Stratos Genomics Employee Spotlight is an intermittent feature on our blog that highlights our talented and dedicated staff. December's spotlight is on Senior Research Associate, Michael Kovarik.
Describe your role at Stratos Genomics.
I’m a Senior Research Associate on the Protein Engineering team. I help produce polymerases that are used in conjunction with XNTPs to create Xpandomers for sequencing. I've been involved in many aspects of our work including: optimizing conditions for protein expression, protein purification, library design, library screening, and most recently in developing a library selection strategy.
What do you look forward to when you come to work every day?
Each day is exciting because it brings an opportunity to find a new mutant polymerase that could propel our technology to the next level. Designing experiments often requires novel approaches to problems and this allows for continuous learning and outside the box thinking. New data can illuminate traits of our mutant enzymes that were previously unknown, so you always need to be ready to pivot in a new direction. These every day challenges have enabled me to learn and grow as a scientist. Seeing the combined efforts of our talented teams come together is very rewarding.

☆ ☆ ☆

> [Action item A]
In the employee spotlight, which team is Michael Kovarik a Senior Research Associate on?
> [Action item B]
Turn the paragraph of the employee spotlight that begins "I’m a Senior Research Associate" into a short bulleted list that keeps its main facts.

Stored items

☆ ☆ ☆

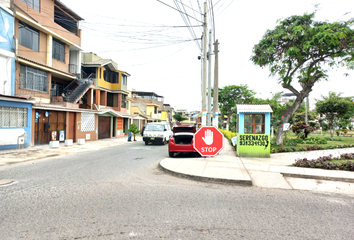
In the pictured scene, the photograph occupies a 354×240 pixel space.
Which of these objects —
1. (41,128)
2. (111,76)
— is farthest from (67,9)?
(41,128)

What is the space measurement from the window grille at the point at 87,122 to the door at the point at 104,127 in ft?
6.07

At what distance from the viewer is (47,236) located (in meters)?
3.42

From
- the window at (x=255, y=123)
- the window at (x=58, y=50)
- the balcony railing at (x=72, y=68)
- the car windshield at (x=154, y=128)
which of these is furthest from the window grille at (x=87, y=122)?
the window at (x=255, y=123)

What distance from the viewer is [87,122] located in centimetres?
2370

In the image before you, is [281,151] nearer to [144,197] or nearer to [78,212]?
[144,197]

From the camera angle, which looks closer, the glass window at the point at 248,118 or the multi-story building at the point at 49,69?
the glass window at the point at 248,118

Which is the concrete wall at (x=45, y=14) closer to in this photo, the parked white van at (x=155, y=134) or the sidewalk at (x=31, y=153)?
the sidewalk at (x=31, y=153)

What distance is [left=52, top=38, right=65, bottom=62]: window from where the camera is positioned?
20.8 meters

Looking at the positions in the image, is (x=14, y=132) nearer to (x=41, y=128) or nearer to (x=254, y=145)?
(x=41, y=128)

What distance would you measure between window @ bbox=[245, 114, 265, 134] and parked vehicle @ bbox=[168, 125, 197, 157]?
282cm

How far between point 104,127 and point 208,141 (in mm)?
20180

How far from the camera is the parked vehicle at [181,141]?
11.3 m

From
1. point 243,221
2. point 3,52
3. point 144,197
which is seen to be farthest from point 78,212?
point 3,52

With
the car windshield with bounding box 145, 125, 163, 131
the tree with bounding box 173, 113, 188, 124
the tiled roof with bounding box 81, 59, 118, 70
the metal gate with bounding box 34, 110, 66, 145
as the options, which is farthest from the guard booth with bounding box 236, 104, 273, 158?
the tree with bounding box 173, 113, 188, 124
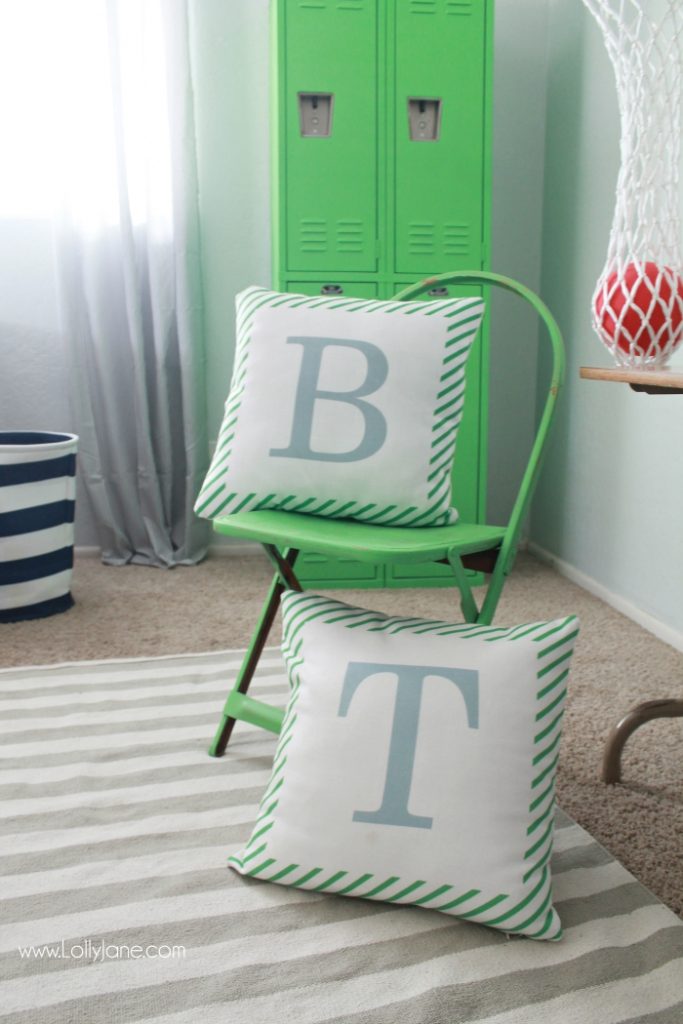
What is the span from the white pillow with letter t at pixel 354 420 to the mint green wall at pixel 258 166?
1675mm

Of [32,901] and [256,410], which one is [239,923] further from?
[256,410]

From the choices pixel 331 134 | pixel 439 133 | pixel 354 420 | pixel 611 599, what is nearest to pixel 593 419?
pixel 611 599

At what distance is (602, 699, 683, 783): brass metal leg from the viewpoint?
1572mm

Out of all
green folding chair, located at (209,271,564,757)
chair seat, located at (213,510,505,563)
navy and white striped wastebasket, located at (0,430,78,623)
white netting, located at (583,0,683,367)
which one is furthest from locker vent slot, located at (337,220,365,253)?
chair seat, located at (213,510,505,563)

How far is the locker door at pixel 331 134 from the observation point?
8.23 ft

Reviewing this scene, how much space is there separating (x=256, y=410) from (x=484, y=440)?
4.57 feet

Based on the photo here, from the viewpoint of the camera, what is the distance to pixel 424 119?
2.60 meters

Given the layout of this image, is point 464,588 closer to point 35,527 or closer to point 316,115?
point 35,527

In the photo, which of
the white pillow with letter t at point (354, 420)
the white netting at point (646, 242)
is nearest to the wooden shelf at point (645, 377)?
the white netting at point (646, 242)

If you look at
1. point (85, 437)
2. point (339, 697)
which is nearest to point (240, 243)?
point (85, 437)

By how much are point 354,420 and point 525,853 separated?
63 cm

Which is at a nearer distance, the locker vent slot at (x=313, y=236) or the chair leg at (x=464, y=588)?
the chair leg at (x=464, y=588)

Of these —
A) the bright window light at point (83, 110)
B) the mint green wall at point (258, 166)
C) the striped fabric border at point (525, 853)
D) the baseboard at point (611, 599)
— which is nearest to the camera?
the striped fabric border at point (525, 853)

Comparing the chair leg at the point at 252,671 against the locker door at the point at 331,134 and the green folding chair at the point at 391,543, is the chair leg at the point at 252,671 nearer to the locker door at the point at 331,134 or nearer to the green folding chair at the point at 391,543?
the green folding chair at the point at 391,543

☆ ☆ ☆

> [Exercise result A]
He is on the Protein Engineering team.

> [Exercise result B]
- Role: Senior Research Associate on the Protein Engineering team
- Main work: producing polymerases used with XNTPs to create Xpandomers for sequencing
- Areas of involvement: optimizing conditions for protein expression, protein purification, library design and library screening
- Most recent work: developing a library selection strategy